Employers receive test results in a few days.
Mouth swab / oral fluid
This method of drug testing is somewhat newer, yet is still every bit accurate as urine drug testing. It’s also just as fast, easy, and inexpensive. It offers the shortest window of detection though. Still, it drug-testing most drugs within minutes of use. It only detects drug use for a period of up to 72 hours prior to the test.
The most powerful advantage of mouth swab drug testing is that it can be administered literally anywhere—even in plain sight of staff. The test only requires putting a mouth swab between the lower cheek and gum. The employee holds it in place until it is saturated. The process rarely takes more than 5 minutes. Despite the claims we hear many drug users make, the only way to pass a mouth swab drug test is to not use drugs.
Results are received in just a couple of days.
Because it detects recent drug use, it’s becoming a popular option for random drug testing. In fact, the HHS (The Health and Human Services Administration) approved the use of this test as an alternate drug testing method for all federally mandated employers as of January 1, 2020.
At this time, it’s uncertain whether or not the DOT will approve this method into its regulations.

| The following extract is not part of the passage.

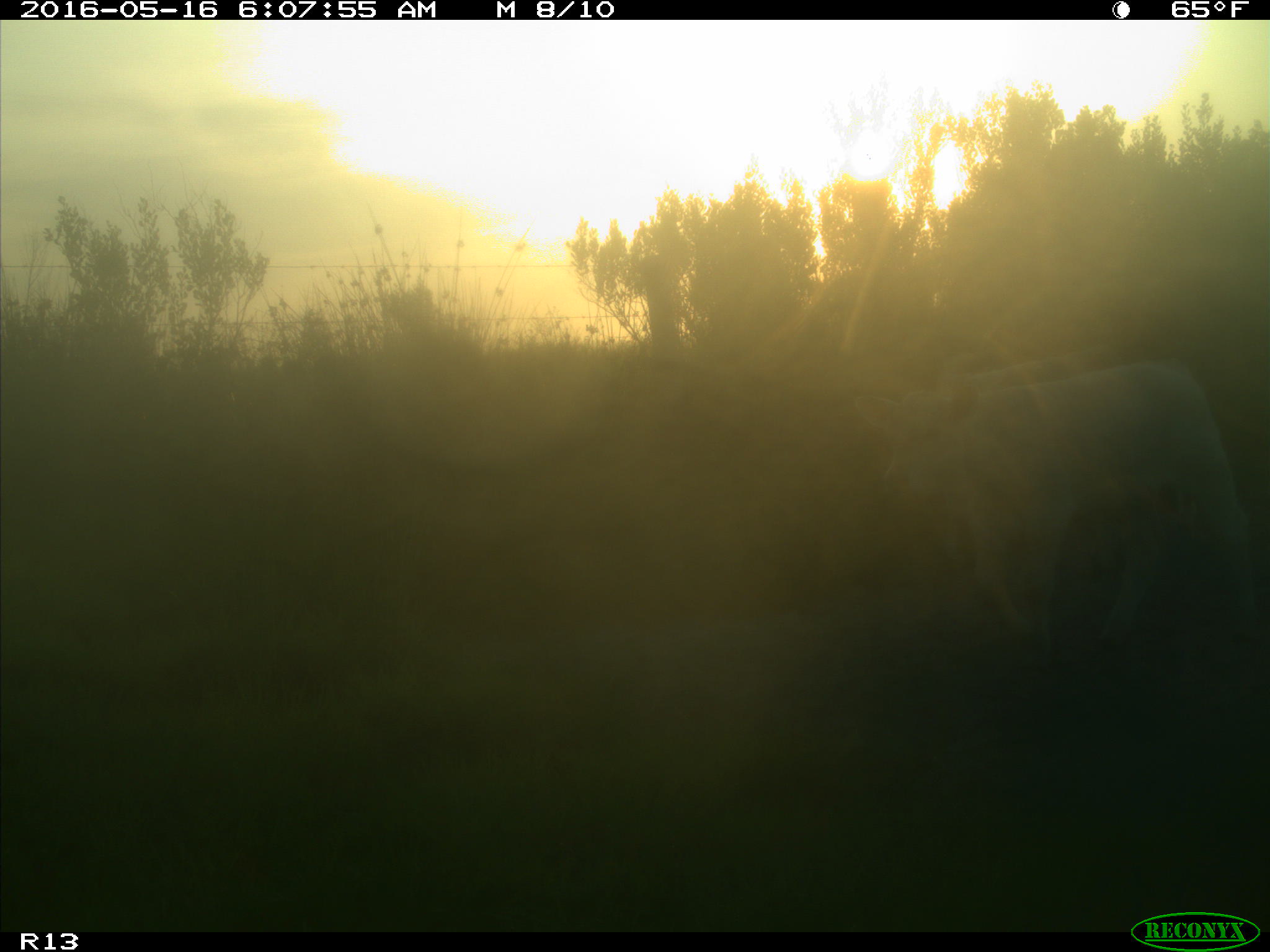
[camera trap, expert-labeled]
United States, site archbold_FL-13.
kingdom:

The less common hair follicle drug test offers the same simplicity as mouth swab testing, however, it’s more expensive.
The fact that it offers a 90-day detection window overrides the added cost in the eyes of more and more employers. In fact, the DOT officially requested that the hair test replace the urinalysis. The request is passing through the chain-of-command and many expect to hear the final decision soon.
This test requires the administrator to cut a small (less than 1” wide) section of hair, ideally from near the base of the scalp, and secure it in a zipper-lock plastic bag. While this testing method is easy and convenient, some staff may have an issue with having their hair cut.
Body hair can be taken instead and is tested by volume rather than length. Administrators collect enough hair to equal the size of a cotton ball about an inch in diameter.
Body hair provides a longer detection window compared to head hair. Hair collected from an employee’s head will detect drug use for up to 90-days, while hair collected from the body will detect drug use for about a year.
The hair test can’t detect current impairment or very recent drug use.